The performance gap on 8 GPUs

menyifang / ADGAN

The Implementation of paper "Controllable Person Image Synthesis with Attribute-Decomposed GAN" CVPR 2020 (Oral); Pose and Appearance Attributes Transfer;

476 stars 90 forks source link

The performance gap on 8 GPUs #16

Open ChongjianGE opened 4 years ago

ChongjianGE commented 4 years ago

Hi @menyifang Thanks for the great work. Recently, I have trained the model on 8GPUs. Unfortunatelly, the result seems worse compared with 2GPUs. The performance of 1000 epochs could be seen as below. I wonder if you have any suggestions or explainations on the performance gap between 8GPUs and 2GPUs? epoch884_vis

genghisun commented 4 years ago

Did you modify some of the code? What GPU are you using? (like V100*8?) How long did the 1000 epochs training take?
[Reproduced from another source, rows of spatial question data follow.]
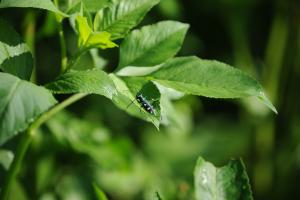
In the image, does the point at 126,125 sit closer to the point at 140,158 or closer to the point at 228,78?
the point at 140,158

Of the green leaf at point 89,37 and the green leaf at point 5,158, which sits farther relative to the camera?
the green leaf at point 5,158

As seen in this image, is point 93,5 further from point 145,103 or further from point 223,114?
point 223,114

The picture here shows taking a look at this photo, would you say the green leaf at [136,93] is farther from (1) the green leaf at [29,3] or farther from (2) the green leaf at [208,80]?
(1) the green leaf at [29,3]

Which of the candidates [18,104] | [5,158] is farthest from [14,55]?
[5,158]

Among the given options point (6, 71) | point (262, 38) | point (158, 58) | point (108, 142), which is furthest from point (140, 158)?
point (6, 71)

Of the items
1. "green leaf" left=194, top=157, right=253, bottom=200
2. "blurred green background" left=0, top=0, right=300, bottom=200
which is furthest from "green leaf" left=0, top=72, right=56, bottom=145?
"blurred green background" left=0, top=0, right=300, bottom=200

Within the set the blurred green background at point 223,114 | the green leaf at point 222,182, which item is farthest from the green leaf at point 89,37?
the blurred green background at point 223,114
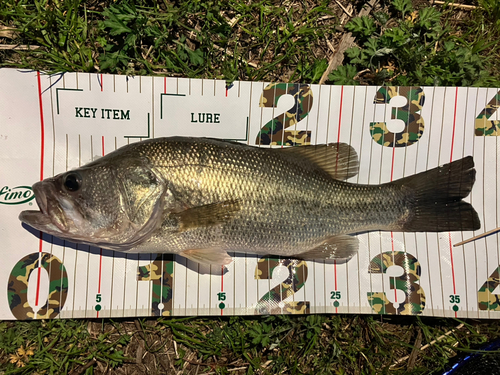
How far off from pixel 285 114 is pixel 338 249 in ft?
4.16

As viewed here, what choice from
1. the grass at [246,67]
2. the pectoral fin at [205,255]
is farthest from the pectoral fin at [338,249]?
the pectoral fin at [205,255]

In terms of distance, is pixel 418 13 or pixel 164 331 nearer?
pixel 164 331

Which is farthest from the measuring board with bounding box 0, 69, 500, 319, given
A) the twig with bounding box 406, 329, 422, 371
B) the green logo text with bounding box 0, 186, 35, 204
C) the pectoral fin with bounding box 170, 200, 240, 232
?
the pectoral fin with bounding box 170, 200, 240, 232

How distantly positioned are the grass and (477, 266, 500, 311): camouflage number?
0.83ft

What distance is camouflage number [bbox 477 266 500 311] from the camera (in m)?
2.79

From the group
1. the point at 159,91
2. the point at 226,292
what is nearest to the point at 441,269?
the point at 226,292

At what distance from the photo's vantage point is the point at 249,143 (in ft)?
9.21

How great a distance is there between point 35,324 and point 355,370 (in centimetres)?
285

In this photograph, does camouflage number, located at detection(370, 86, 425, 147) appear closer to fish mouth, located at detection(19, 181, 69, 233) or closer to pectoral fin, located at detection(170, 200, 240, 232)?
pectoral fin, located at detection(170, 200, 240, 232)

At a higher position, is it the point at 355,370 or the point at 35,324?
the point at 35,324

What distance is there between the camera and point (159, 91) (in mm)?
2727

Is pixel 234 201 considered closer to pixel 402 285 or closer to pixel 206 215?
pixel 206 215

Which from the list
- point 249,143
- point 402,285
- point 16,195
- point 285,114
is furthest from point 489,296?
point 16,195

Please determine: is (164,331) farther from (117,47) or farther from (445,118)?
(445,118)
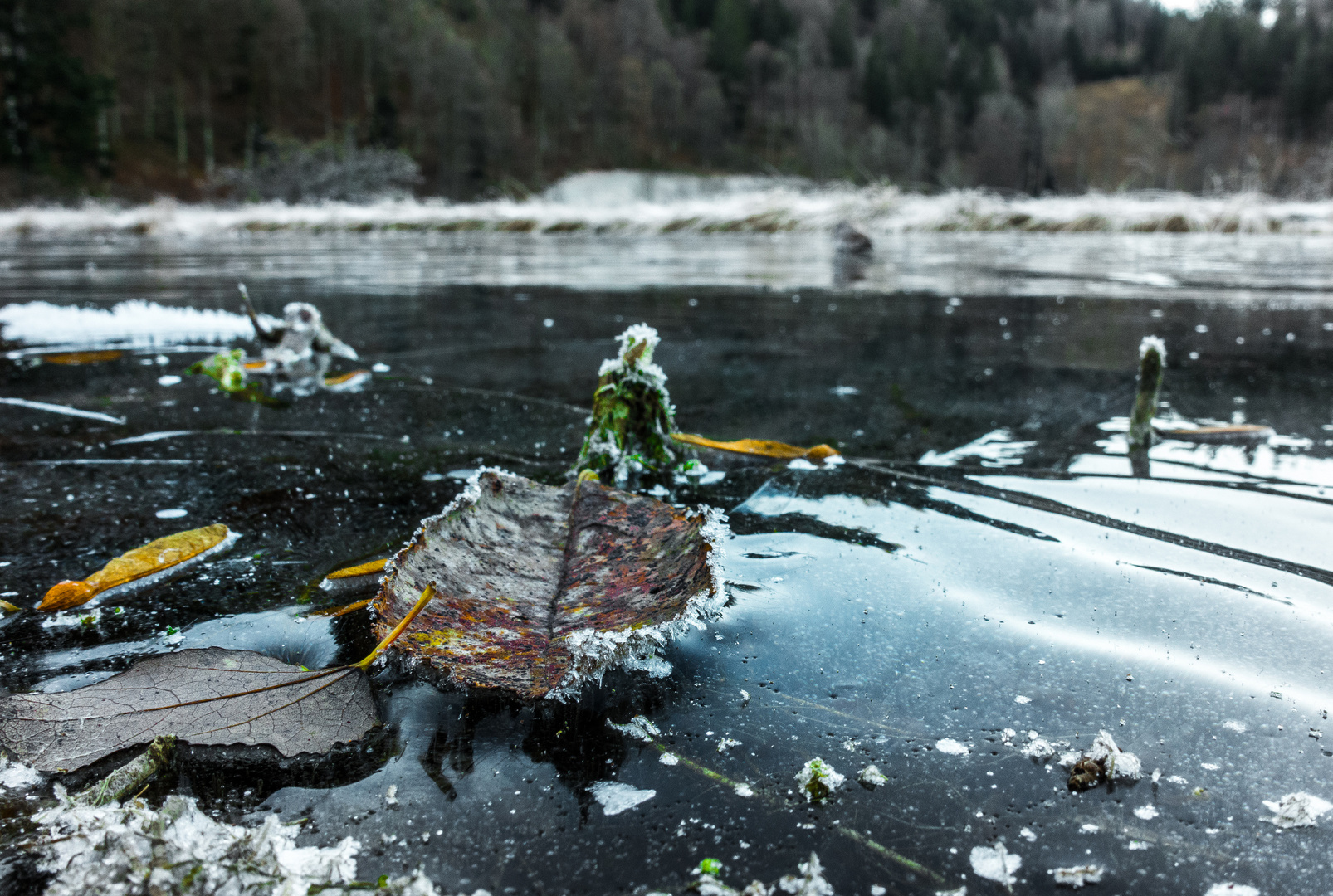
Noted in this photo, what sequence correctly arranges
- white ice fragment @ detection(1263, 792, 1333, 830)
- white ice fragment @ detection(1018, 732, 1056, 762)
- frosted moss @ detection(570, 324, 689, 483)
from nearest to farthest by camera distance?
white ice fragment @ detection(1263, 792, 1333, 830) → white ice fragment @ detection(1018, 732, 1056, 762) → frosted moss @ detection(570, 324, 689, 483)

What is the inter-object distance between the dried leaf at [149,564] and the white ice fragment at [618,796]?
101 centimetres

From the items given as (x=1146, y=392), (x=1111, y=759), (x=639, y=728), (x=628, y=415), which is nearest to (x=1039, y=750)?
(x=1111, y=759)

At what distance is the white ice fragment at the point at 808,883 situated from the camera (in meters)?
0.71

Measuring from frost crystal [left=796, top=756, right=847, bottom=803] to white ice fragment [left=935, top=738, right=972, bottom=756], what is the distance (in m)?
0.14

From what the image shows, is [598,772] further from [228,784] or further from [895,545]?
[895,545]

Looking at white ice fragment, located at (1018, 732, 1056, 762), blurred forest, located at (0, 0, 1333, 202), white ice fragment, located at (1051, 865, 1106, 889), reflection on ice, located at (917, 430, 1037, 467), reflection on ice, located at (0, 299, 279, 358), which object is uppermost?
blurred forest, located at (0, 0, 1333, 202)

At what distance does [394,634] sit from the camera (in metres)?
1.00

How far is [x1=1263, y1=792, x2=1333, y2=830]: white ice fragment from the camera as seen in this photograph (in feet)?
2.58

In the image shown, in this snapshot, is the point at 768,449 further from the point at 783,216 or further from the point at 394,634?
the point at 783,216

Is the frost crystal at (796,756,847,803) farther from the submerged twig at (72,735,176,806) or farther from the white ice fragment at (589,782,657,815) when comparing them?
the submerged twig at (72,735,176,806)

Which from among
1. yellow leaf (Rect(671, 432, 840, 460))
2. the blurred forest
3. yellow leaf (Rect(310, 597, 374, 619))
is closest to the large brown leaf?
yellow leaf (Rect(310, 597, 374, 619))

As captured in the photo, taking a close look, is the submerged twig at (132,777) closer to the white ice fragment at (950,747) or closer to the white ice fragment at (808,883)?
the white ice fragment at (808,883)

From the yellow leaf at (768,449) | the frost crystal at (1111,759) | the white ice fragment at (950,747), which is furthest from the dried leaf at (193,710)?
the yellow leaf at (768,449)

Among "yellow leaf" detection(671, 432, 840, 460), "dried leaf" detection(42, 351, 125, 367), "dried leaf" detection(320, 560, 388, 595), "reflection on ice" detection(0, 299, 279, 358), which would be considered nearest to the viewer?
"dried leaf" detection(320, 560, 388, 595)
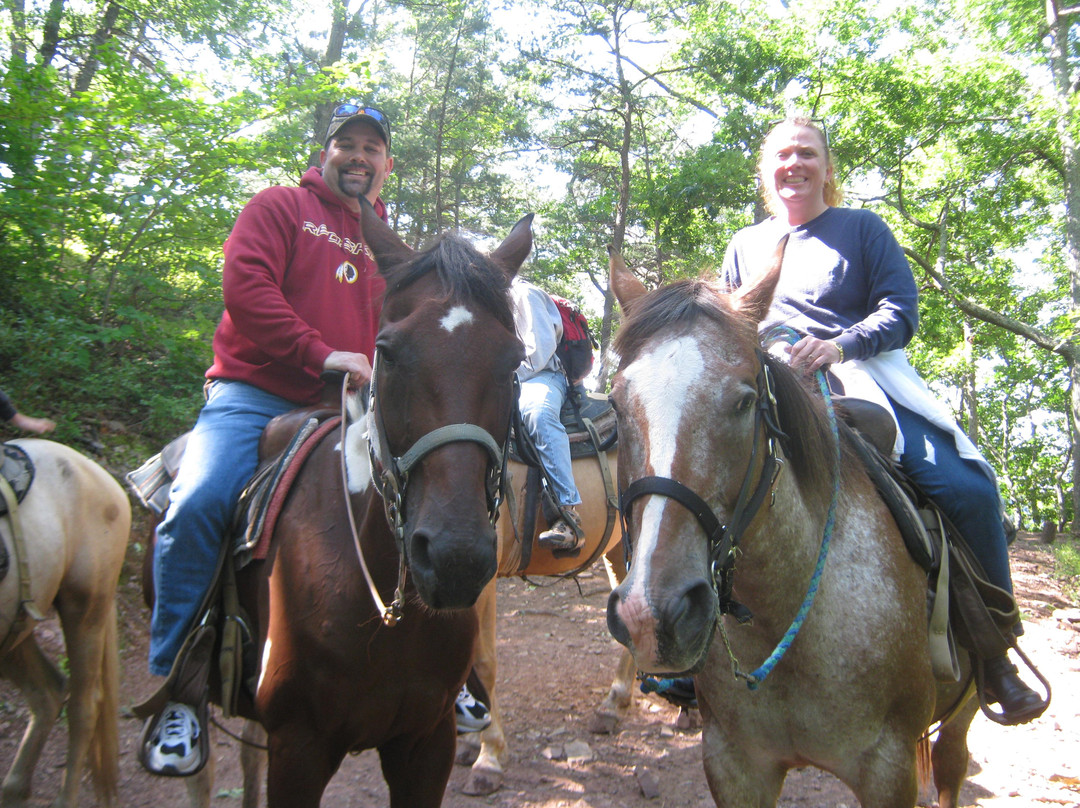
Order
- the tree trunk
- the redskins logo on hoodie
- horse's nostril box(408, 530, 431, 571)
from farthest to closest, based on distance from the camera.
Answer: the tree trunk, the redskins logo on hoodie, horse's nostril box(408, 530, 431, 571)

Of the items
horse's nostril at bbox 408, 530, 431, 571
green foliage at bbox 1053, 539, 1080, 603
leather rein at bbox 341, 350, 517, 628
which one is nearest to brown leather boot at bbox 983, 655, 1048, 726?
leather rein at bbox 341, 350, 517, 628

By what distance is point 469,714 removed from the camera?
2736mm

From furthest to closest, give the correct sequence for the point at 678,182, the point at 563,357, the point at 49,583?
the point at 678,182 → the point at 563,357 → the point at 49,583

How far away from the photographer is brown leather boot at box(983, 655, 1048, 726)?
8.60ft

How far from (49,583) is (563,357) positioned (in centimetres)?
351

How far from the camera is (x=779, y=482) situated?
2.19 m

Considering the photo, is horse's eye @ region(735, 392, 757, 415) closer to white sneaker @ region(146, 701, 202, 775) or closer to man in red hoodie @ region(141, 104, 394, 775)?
man in red hoodie @ region(141, 104, 394, 775)

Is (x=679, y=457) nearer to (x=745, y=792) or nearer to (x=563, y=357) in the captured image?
(x=745, y=792)

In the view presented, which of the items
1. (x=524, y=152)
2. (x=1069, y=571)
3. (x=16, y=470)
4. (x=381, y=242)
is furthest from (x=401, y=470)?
(x=524, y=152)

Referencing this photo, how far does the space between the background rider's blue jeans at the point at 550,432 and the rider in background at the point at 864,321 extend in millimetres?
→ 1842

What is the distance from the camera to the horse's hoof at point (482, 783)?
14.1 feet

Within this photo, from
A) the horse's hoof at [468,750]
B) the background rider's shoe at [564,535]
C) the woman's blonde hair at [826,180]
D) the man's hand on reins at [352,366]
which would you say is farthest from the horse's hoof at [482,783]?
the woman's blonde hair at [826,180]

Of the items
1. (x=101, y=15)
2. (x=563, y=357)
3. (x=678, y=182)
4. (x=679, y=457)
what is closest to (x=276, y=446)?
(x=679, y=457)

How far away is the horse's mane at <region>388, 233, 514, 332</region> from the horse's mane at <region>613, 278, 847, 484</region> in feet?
1.31
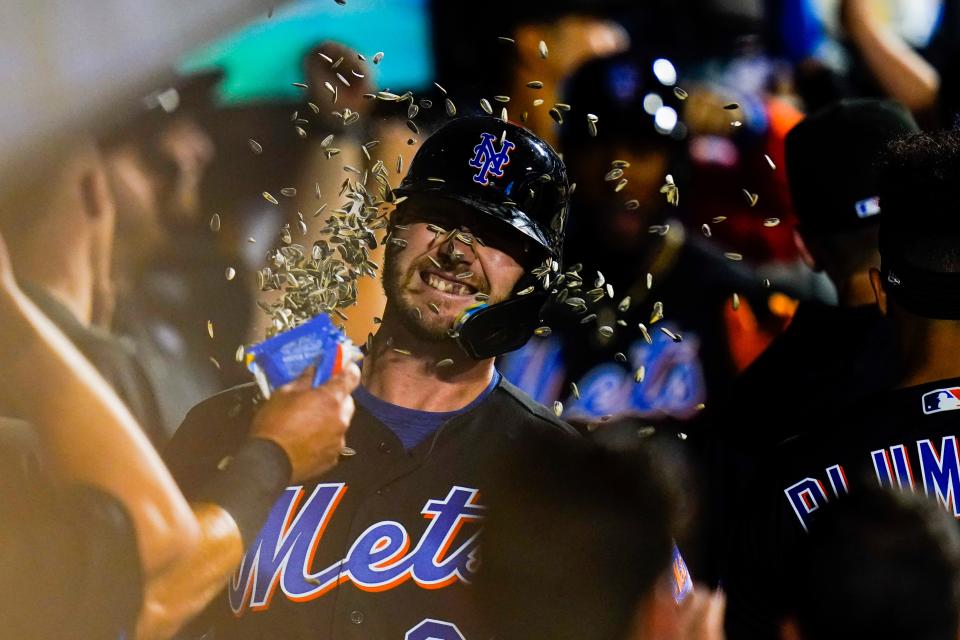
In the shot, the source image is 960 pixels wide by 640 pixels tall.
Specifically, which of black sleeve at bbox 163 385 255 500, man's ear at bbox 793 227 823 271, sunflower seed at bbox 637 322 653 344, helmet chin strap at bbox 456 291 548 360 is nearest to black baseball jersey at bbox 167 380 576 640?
black sleeve at bbox 163 385 255 500

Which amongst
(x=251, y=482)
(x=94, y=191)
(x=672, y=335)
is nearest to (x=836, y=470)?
(x=672, y=335)

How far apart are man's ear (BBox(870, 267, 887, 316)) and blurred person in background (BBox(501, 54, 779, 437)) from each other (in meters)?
0.41

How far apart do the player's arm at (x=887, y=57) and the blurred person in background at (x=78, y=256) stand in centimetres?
212

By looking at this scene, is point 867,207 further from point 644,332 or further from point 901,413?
point 644,332

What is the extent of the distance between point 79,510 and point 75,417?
226 millimetres

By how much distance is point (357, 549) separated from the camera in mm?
2477

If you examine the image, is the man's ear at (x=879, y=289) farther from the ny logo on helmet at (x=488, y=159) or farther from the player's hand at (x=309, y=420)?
the player's hand at (x=309, y=420)

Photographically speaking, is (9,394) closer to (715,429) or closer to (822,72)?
(715,429)

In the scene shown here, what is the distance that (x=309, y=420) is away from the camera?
2.47m

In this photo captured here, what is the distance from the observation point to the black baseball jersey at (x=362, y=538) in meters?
2.44

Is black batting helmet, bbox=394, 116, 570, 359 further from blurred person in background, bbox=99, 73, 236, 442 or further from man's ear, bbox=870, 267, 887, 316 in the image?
man's ear, bbox=870, 267, 887, 316

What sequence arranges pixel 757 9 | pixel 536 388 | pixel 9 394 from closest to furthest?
pixel 9 394, pixel 536 388, pixel 757 9

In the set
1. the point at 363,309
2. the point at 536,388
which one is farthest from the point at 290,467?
the point at 536,388

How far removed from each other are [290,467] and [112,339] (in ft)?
1.77
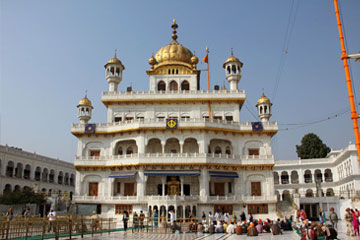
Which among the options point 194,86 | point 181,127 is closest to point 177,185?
point 181,127

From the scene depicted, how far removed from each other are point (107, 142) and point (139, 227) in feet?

ChongjianGE commented 4 years ago

V100*8 are used in my exp. 2 days are required under 1000 epoches with 24 batches.

menyifang commented 4 years ago

Hi @ChongjianGE, we trained the model with 2* V100 GPUs, I think more GPUs with larger batch size may cause a difference. Due to the instability of GAN, you can also try more times to avoid the exception.

DragonZzzz commented 3 years ago

@ChongjianGE Hi~ Do you find proper hyper-parameters to train the network on 8GPUs？

ChongjianGE commented 3 years ago

Hi, @DragonZzzz I didn't have a further try on training with 8GPUs.

DragonZzzz commented 3 years ago

@ChongjianGE Have you reproduced the results by training? I'm training the network on 2GPUs but the training speed is too low.

Amazingren commented 3 years ago

@ChongjianGE Have you reproduced the results by training? I'm training the network on 2GPUs but the training speed is too low. Hi，how long would it cost for training with 2GPUs?